One aspect of the film that is admirable is Anderson’s willingness to experiment with his storytelling. As already stated before, “Asteroid City” is a story within a story with each actor playing a character in the play and a character outside the play. Schwartzman plays a stage actor named Jones Hall who then plays Augie Steenbeck in “Asteroid City. 

Anderson cleverly shoots the scenes where the audience isn’t watching the play version of “Asteroid City” in black-and-white while the scenes that comprise the entirety of the play are in beautiful stylized color.  

The scenes where Jones Hall interacts with various other crew members and actors on the set of “Asteroid City” put a lot of thought in the mind of each viewer watching. Hall confronts the director of the play, Schubert Green (played by Adrien Brody), and tells him he still doesn't understand the play. 

Green informs Hall to keep playing the role of Augie Steenbeck the same way for the rest of the duration of the play.
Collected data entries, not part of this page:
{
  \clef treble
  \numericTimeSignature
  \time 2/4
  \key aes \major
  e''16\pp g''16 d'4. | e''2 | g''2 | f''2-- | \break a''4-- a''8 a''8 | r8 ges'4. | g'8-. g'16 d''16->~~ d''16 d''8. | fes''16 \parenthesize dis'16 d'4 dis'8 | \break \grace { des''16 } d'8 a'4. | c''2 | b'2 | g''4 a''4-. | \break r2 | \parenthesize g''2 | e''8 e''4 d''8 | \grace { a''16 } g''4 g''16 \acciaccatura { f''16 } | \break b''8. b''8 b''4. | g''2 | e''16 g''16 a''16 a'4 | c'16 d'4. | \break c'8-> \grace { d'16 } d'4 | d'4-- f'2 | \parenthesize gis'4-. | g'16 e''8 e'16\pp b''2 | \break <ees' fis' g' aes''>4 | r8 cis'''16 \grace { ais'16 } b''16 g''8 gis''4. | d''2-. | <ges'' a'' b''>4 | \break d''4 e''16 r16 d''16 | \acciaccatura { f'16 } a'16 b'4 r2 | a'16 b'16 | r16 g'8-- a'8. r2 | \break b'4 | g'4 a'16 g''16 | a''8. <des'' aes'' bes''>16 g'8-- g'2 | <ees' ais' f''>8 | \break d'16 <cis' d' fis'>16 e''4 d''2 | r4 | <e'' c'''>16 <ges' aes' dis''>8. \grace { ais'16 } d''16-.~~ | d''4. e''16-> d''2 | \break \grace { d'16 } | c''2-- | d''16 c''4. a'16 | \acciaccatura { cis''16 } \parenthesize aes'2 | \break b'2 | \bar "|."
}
Anderson wrote something that left something in my brain many days after watching “Asteroid City.”  

I am still uncertain as to what the underlying message Anderson is telling with “Asteroid City.” But, like all quality pieces of art, thinking over and over is basically a requirement when it comes to unpacking what an artist is truly saying with his or her product. In a way, myself and others who watched “Asteroid City” are feeling the same way that Jones Hall is feeling about his portrayal in the play.
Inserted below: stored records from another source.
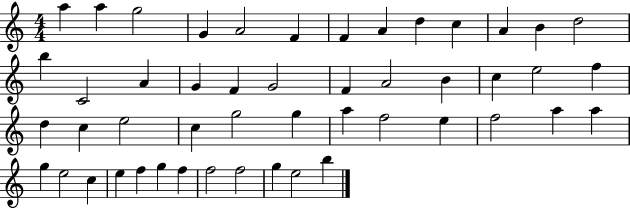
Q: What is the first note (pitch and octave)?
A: A5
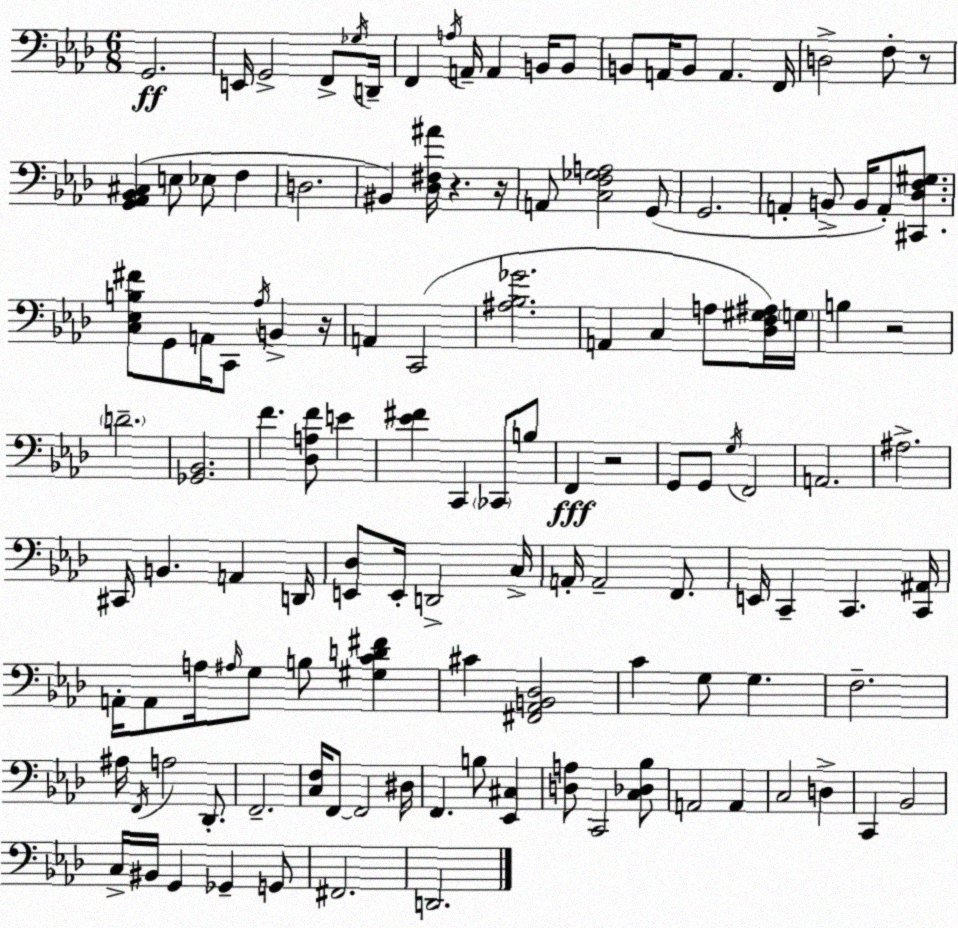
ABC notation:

X:1
T:Untitled
M:6/8
L:1/4
K:Fm
G,,2 E,,/4 G,,2 F,,/2 _G,/4 D,,/4 F,, A,/4 A,,/4 A,, B,,/4 B,,/2 B,,/2 A,,/4 B,,/2 A,, F,,/4 D,2 F,/2 z/2 [G,,_A,,_B,,^C,] E,/2 _E,/2 F, D,2 ^B,, [_D,^F,^A]/4 z z/4 A,,/2 [C,F,_G,A,]2 G,,/2 G,,2 A,, B,,/2 B,,/4 A,,/2 [^C,,_D,F,^G,]/2 [C,_E,B,^F]/2 G,,/2 A,,/4 C,,/2 _A,/4 B,, z/4 A,, C,,2 [^A,_B,_G]2 A,, C, A,/2 [_D,F,^G,^A,]/4 G,/4 B, z2 D2 [_G,,_B,,]2 F [_D,A,F]/2 E [_E^F] C,, _C,,/2 B,/2 F,, z2 G,,/2 G,,/2 G,/4 F,,2 A,,2 ^A,2 ^C,,/4 B,, A,, D,,/4 [E,,_D,]/2 E,,/4 D,,2 C,/4 A,,/4 A,,2 F,,/2 E,,/4 C,, C,, [C,,^A,,]/4 A,,/4 A,,/2 A,/4 ^A,/4 G,/2 B,/2 [^G,CD^F] ^C [^F,,_A,,B,,_D,]2 C G,/2 G, F,2 ^A,/4 F,,/4 A,2 _D,,/2 F,,2 [C,F,]/4 F,,/2 F,,2 ^D,/4 F,, B,/2 [_E,,^C,] [D,A,]/2 C,,2 [C,_D,_B,]/2 A,,2 A,, C,2 D, C,, _B,,2 C,/4 ^B,,/4 G,, _G,, G,,/2 ^F,,2 D,,2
Do we truly understand what we are reading, watching, painting, writing, photographing, etc. when it comes to art? Maybe we do, maybe we don’t. It’s a good thing to ponder about. Wes Anderson has hit another home run with “Asteroid City.” If there is a chance that it is still being shown in any local theaters near you, then I highly recommend for everyone reading this article to go and watch it. Maybe watch it a few times while you’re at it.